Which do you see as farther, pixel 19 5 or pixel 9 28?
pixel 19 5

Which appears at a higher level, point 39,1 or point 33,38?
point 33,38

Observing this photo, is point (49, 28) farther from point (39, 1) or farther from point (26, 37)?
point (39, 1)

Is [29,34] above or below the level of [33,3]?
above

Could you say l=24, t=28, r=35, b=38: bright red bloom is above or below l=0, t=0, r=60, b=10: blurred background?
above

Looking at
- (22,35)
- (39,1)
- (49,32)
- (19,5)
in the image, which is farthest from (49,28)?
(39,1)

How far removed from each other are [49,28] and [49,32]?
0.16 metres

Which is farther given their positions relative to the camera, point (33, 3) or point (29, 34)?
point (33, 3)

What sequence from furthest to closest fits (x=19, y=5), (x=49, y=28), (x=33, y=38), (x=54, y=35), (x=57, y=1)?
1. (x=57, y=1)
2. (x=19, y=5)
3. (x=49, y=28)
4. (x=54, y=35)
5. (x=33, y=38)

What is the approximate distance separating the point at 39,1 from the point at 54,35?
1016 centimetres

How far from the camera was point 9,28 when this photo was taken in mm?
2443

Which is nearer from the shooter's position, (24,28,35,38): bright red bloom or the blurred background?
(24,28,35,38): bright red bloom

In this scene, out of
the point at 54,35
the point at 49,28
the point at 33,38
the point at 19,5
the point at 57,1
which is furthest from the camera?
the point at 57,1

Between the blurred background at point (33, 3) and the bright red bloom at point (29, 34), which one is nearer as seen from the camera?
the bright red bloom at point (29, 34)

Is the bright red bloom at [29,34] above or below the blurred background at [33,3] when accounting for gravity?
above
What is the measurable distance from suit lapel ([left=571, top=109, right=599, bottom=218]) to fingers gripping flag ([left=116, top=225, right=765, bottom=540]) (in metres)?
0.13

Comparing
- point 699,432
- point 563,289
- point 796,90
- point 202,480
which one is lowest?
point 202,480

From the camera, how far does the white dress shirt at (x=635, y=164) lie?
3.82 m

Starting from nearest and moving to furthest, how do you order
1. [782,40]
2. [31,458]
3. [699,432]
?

******************************

[PROBLEM STATEMENT]
Reproduce only the lines from the one containing "Is [29,34] above" through the one containing "0.16 metres", requests included, and shift every number in the answers (the point coordinates and the distance) up by 70.

[WORKED SOLUTION]
Is [29,34] above or below the level of [33,3]?
above

Could you say l=24, t=28, r=35, b=38: bright red bloom is above or below l=0, t=0, r=60, b=10: blurred background?
above

Looking at
- (22,35)
- (39,1)
- (49,32)
- (19,5)
in the image, which is farthest from (49,28)?
(109,71)

How far removed from each other are [49,28] and [49,32]?
70.16 metres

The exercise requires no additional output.